11 réflexions sur « Qu’est-ce qu’on paie en [psych]analyse ?, le 10 mars 2022 »

  1. Intéressant, merci ! Mais pourquoi de si « belles images » et un son aussi minable ? Ce qu’on ne constate pas qu’ici mais d’une manière générale sur les tonnes de vidéos amateur Youtube.

        1. Le questionné est cravaté mais le questionneur est sans !
          On a un micro d’ambiance. Mais il y a aussi des bruits (glissements), des échos, un manque général de tissu absorbant la résonnance. Pas idéal.
          Mais le public visé est censé avoir une qualité d’écoute « particulière ». 🙂

  2. Bonne révision .

    Mais je ne sais toujours pas vraiment si j’avais le meilleur rapport  » qualité »/prix .
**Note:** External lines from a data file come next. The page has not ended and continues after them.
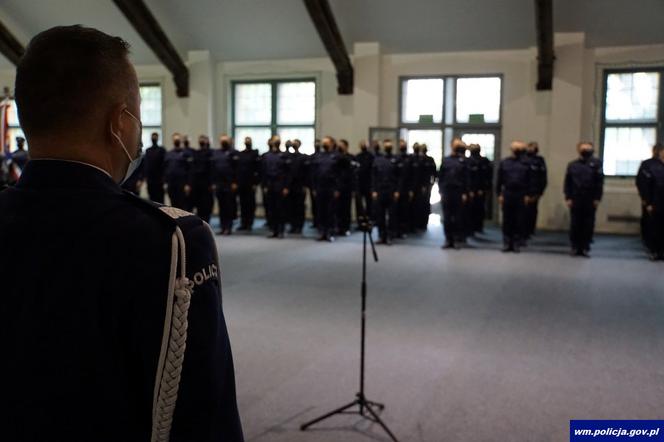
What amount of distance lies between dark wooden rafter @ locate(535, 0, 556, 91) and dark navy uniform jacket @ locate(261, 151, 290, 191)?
4534 millimetres

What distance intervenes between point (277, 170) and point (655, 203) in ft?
18.4

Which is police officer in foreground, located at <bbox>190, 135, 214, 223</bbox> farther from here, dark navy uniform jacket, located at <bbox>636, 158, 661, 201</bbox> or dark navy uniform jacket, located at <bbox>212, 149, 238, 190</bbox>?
dark navy uniform jacket, located at <bbox>636, 158, 661, 201</bbox>

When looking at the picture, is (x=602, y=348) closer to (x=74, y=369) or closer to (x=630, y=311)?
(x=630, y=311)

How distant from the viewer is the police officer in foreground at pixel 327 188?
9.91 m

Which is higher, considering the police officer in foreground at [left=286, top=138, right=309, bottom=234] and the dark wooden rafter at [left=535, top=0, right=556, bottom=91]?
the dark wooden rafter at [left=535, top=0, right=556, bottom=91]

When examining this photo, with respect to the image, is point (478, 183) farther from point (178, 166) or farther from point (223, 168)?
point (178, 166)

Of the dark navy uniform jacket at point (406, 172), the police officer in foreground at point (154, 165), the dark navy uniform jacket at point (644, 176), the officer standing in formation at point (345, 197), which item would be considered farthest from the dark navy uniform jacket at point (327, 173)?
the dark navy uniform jacket at point (644, 176)

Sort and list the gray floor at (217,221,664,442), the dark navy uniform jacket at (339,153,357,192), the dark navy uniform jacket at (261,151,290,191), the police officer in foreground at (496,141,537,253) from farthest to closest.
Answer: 1. the dark navy uniform jacket at (261,151,290,191)
2. the dark navy uniform jacket at (339,153,357,192)
3. the police officer in foreground at (496,141,537,253)
4. the gray floor at (217,221,664,442)

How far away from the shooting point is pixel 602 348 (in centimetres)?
431

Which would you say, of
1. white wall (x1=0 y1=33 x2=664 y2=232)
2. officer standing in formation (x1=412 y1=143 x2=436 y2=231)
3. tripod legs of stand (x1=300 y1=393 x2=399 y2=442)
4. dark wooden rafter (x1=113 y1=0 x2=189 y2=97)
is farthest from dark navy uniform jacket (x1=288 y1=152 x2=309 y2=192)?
tripod legs of stand (x1=300 y1=393 x2=399 y2=442)

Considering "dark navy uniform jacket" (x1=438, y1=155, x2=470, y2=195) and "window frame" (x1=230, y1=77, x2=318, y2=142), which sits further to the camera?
"window frame" (x1=230, y1=77, x2=318, y2=142)

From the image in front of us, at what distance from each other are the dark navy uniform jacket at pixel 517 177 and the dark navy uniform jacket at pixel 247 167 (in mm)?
4089

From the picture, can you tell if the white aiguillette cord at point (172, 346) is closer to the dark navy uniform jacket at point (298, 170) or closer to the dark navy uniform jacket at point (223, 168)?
the dark navy uniform jacket at point (298, 170)

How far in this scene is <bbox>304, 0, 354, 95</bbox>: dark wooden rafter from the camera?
415 inches
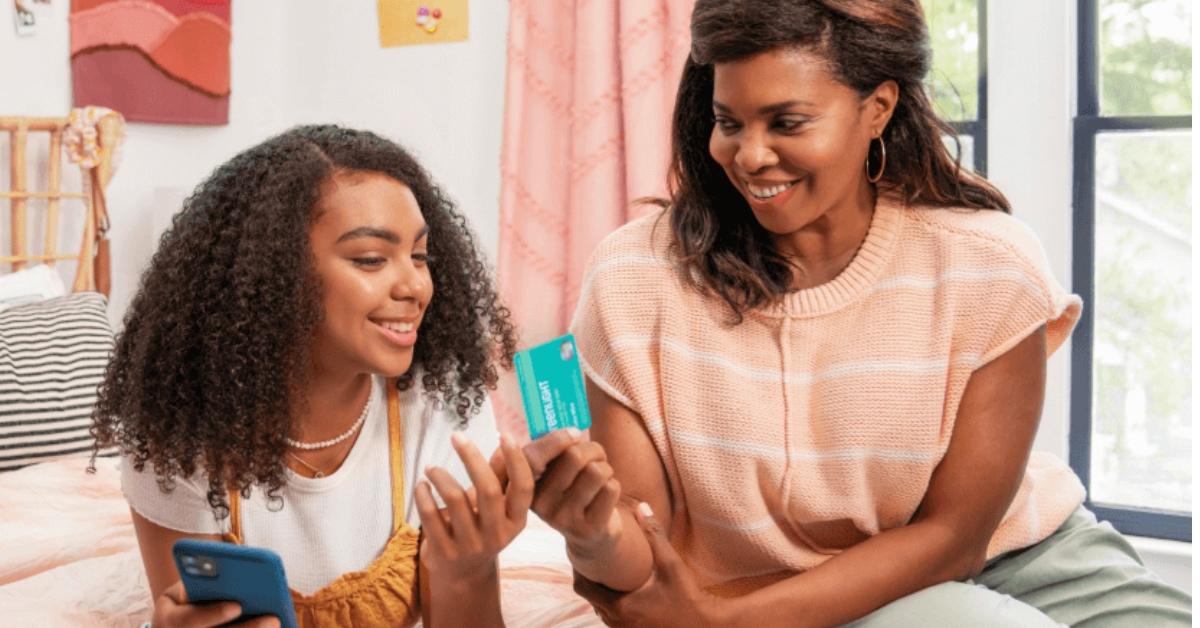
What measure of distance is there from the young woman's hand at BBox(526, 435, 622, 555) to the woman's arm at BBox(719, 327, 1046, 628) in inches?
7.2

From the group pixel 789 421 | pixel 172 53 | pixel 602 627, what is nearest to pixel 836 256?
pixel 789 421

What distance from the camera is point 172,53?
2785mm

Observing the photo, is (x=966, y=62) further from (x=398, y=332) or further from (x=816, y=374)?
(x=398, y=332)

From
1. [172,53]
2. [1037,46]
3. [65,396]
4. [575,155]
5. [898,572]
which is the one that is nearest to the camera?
[898,572]

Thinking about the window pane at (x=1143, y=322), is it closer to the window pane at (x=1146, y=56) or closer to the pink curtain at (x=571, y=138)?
the window pane at (x=1146, y=56)

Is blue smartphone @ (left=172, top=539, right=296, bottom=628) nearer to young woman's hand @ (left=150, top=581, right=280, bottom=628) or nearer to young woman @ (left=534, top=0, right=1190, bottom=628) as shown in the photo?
young woman's hand @ (left=150, top=581, right=280, bottom=628)

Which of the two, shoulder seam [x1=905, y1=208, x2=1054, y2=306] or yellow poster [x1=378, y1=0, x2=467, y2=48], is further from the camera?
yellow poster [x1=378, y1=0, x2=467, y2=48]

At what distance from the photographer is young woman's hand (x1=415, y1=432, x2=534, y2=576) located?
3.34ft

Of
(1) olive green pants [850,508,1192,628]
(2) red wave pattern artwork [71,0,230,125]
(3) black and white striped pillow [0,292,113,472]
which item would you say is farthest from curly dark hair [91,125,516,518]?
(2) red wave pattern artwork [71,0,230,125]

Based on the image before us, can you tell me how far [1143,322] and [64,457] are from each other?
1953 millimetres

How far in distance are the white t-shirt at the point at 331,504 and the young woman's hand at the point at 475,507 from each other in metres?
0.17

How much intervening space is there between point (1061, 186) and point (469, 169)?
1.29m

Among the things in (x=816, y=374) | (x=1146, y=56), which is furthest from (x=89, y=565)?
(x=1146, y=56)

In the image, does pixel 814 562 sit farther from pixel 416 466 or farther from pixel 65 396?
pixel 65 396
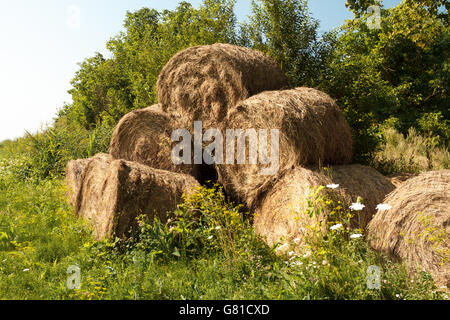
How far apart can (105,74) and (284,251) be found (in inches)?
644

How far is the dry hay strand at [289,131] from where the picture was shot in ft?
17.0

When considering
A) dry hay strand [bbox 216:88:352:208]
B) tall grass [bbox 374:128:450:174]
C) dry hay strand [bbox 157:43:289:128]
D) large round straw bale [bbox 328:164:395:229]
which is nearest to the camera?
large round straw bale [bbox 328:164:395:229]

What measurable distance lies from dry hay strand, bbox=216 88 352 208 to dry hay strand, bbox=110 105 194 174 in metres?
1.16

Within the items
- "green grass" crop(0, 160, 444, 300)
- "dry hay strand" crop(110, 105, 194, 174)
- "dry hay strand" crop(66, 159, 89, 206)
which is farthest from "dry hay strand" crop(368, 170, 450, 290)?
"dry hay strand" crop(66, 159, 89, 206)

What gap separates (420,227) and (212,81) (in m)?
4.08

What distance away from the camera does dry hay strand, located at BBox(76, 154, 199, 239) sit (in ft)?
15.9

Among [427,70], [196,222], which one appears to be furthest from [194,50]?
[427,70]

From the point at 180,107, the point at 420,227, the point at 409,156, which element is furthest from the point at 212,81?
the point at 409,156

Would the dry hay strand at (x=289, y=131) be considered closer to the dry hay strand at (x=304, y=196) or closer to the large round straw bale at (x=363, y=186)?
the dry hay strand at (x=304, y=196)

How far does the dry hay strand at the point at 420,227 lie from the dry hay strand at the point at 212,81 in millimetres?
2987

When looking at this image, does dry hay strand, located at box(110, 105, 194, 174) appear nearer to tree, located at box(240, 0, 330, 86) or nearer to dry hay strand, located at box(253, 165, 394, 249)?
dry hay strand, located at box(253, 165, 394, 249)

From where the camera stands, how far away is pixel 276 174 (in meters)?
5.27

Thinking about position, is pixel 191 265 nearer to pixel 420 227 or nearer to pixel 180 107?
pixel 420 227

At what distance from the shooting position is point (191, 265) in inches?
170
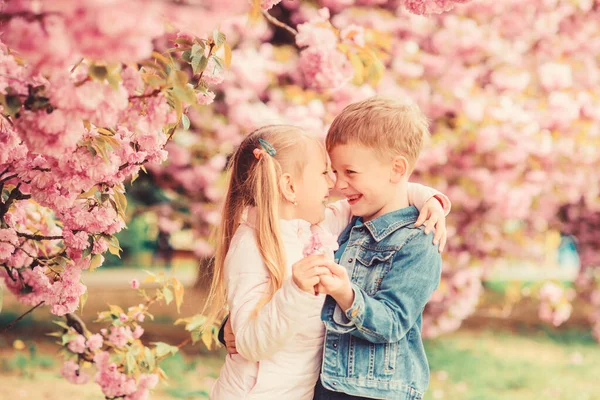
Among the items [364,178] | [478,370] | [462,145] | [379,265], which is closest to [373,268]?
[379,265]

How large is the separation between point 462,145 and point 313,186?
4.48 meters

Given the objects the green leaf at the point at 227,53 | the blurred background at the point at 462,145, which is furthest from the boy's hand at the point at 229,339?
the blurred background at the point at 462,145

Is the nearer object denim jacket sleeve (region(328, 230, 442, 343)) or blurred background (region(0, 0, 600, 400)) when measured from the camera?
denim jacket sleeve (region(328, 230, 442, 343))

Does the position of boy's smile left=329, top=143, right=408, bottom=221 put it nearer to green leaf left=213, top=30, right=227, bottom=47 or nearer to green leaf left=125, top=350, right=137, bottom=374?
green leaf left=213, top=30, right=227, bottom=47

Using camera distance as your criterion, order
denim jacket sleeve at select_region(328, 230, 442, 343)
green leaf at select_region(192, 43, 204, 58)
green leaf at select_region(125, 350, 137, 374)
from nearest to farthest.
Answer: denim jacket sleeve at select_region(328, 230, 442, 343)
green leaf at select_region(192, 43, 204, 58)
green leaf at select_region(125, 350, 137, 374)

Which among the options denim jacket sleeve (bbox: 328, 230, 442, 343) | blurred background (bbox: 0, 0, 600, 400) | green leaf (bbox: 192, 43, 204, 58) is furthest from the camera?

    https://www.pauljorion.com/blog/2022/03/29/yalefeu-le-spectre-dune-guerre-thermonucleaire-est-toujours-la-paul-jorion/comment-page-1/#comment-895832

    D’autant que  » meilleur » et « rapport » , ça « mérite « déjà une vidéo d’une heure .

    PS : votre interviewer est sans doute excellent en analytique et peut être en dialectique , mais il est un peu crispant en rhétorique .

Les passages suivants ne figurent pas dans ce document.